### Challenges:
**A.** In the piece on Iran's protests, according to the writer, which group in Iran has more people enrolled in higher education, women or men?
**B.** From the piece on Iran's protests, quote everything from "Indeed, Neda Agha" down to "fact from assumption.".

### Given text:
--- --- ---
The short-lived appeal for something resembling real democracy in Iran's sham revolution and the Iraninan elite's transparently obvious attempt to stamp it out hold grim lessons for us all.

Despite the efforts of Iran's conservative clerics and ruling politicians to divert world attention from their own underhandedness by painting the protesters as dupes of the Western press, this isn't a fight (despite some Western journalists' opinions) between "secular" and "religious" forces. The cries of "Allah-u-Akhbar" that still ring from protesters' rooftops in Tehran puts the lie to that simplistic assessment.

I saw no Iranian women tearing their head scarves off or desecrating mosques. In fact, the most remarkable and telling images of the protests were those of its covered women. Stories multiplied of girls and middle-aged women standing in the forefront of demonstrations, being clubbed to the ground and rising back up to continue forward, calling on the less-willing men around them to stand firm.

Indeed, Neda Agha Soltan has become a potent symbol of a battle that today underlies most others in Islamic society. The image of her dying in the street and the one of young girls in Afghanistan attacked by men who throw acid in their faces because they dare to want to go to school have been melded. These images have shocked Western and even some Middle Eastern sensibilities. And rightly, they should. They are horrific reminders that oppression of and injustice against women remain with us.

But before we blend those images together too seamlessly, let's set the record straight: Did you know that the number of women in Iran who are enrolled in institutions of higher education far outstrips the number of enrolled Iranian men? Percentage-wise, the woman/man ratio is greater than that in the U.S. We might want to curb our indignation long enough to sort fact from assumption.

Let me also point out, if I may, that we here in America have no cause to look down our noses at Iran. We have absolutely no grounds for self-righteous indignation. The women's rights movement began here, about 200 years ago. In fact, it was begun by Christian women, and then nearly quashed in the late 20th Century conservative Church by Christian men.
--- --- ---
### Excerpted records:

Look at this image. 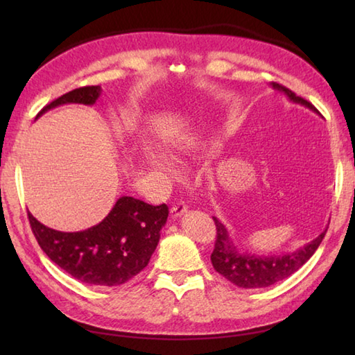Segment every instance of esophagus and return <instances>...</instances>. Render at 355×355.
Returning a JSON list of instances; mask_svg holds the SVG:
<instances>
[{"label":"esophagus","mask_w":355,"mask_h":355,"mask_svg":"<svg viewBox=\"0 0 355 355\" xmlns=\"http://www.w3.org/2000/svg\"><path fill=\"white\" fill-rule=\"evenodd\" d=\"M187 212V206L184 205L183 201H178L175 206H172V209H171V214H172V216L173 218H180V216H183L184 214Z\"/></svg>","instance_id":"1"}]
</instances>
--- --- ---
### Results of the exercise:
**A.** Women. The number of Iranian women enrolled in higher education far outstrips the number of enrolled Iranian men.

**B.**
Indeed, Neda Agha Soltan has become a potent symbol of a battle that today underlies most others in Islamic society. The image of her dying in the street and the one of young girls in Afghanistan attacked by men who throw acid in their faces because they dare to want to go to school have been melded. These images have shocked Western and even some Middle Eastern sensibilities. And rightly, they should. They are horrific reminders that oppression of and injustice against women remain with us.

But before we blend those images together too seamlessly, let's set the record straight: Did you know that the number of women in Iran who are enrolled in institutions of higher education far outstrips the number of enrolled Iranian men? Percentage-wise, the woman/man ratio is greater than that in the U.S. We might want to curb our indignation long enough to sort fact from assumption.